Between the positions of managed money and the uncertainty of summer weather, some analysts see significant downside risk for soybean prices in the months ahead after last week’s market correction.
“The funds are very long,” noted Andy Shissler of S&W Trading, speaking on U.S. Farm Report. “You look at what corn did—we traded new lows for the year. Wheat did substantially the same thing.”
He, like so many others, is also watching the weather and the market’s reaction. “If they put in a rain in after that heat system, then I think beans could go down to $9.15 on the board,” Shissler said. “If it stays dry, there’s a gap at $11.20 that we could take a run at. But I don’t know that we exceed $12 unless it’s really dry.”

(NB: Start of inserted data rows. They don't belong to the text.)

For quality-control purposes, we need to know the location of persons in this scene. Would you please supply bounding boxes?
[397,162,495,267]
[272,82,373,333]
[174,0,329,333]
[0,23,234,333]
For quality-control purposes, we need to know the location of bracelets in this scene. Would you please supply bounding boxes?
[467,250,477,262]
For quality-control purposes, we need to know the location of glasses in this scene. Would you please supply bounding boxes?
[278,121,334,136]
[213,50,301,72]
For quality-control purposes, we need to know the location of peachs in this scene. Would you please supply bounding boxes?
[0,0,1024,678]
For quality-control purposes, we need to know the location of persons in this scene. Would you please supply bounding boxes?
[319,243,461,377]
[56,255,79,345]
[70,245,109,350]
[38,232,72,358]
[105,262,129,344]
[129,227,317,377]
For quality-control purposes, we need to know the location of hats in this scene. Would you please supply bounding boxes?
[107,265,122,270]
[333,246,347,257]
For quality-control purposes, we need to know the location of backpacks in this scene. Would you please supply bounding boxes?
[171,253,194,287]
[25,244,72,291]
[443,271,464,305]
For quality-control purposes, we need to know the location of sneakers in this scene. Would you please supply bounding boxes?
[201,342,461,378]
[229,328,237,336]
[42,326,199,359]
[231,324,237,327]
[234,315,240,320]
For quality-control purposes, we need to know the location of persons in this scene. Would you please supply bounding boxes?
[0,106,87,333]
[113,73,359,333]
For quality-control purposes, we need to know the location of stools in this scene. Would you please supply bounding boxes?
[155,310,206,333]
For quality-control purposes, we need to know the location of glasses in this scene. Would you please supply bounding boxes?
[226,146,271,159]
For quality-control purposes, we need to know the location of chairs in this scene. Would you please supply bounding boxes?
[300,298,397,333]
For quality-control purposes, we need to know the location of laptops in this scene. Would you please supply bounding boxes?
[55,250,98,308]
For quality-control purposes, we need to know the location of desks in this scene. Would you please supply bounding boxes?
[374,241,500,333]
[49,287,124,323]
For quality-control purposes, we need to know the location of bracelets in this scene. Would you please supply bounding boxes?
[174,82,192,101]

Bob Utterback of Utterback Marketing Services expressed a similarly bearish outlook for soybeans, particularly for producers still holding old-crop beans.
“Get the calendar out, and for the next four weeks, sell one-fourth every Friday,” said Utterback, who says $11 to $11.20 soybeans is a price worth taking. “Get rid of it, because the acres are there and it’s all weather now.”
Low corn prices could also put pressure on beans as the summer progresses. “If corn stays between $4 and $3.50 and we keep the ratios between 2.5 and 2.7, the $9 beans is your risk,” warned Utterback, alluding to the corn/soybean price ratio.
“If you can’t sell the cash and you can’t sell the board, then buy a put,” he said. You’ve got to at least get something down to protect yourself because I think beans will realign themselves with corn” in terms of prices.
In the short term, of course, Shissler and Utterback will also be monitoring the market response to Tuesday’s USDA release. While the soybean numbers could be a little friendly, according to Shissler, the corn figures will probably be bearish, given the potential bumper-crop combination of updated acreage numbers and trendline yields.
But the impact of the numbers that will be released Tuesday is expected to be quickly absorbed by the trade.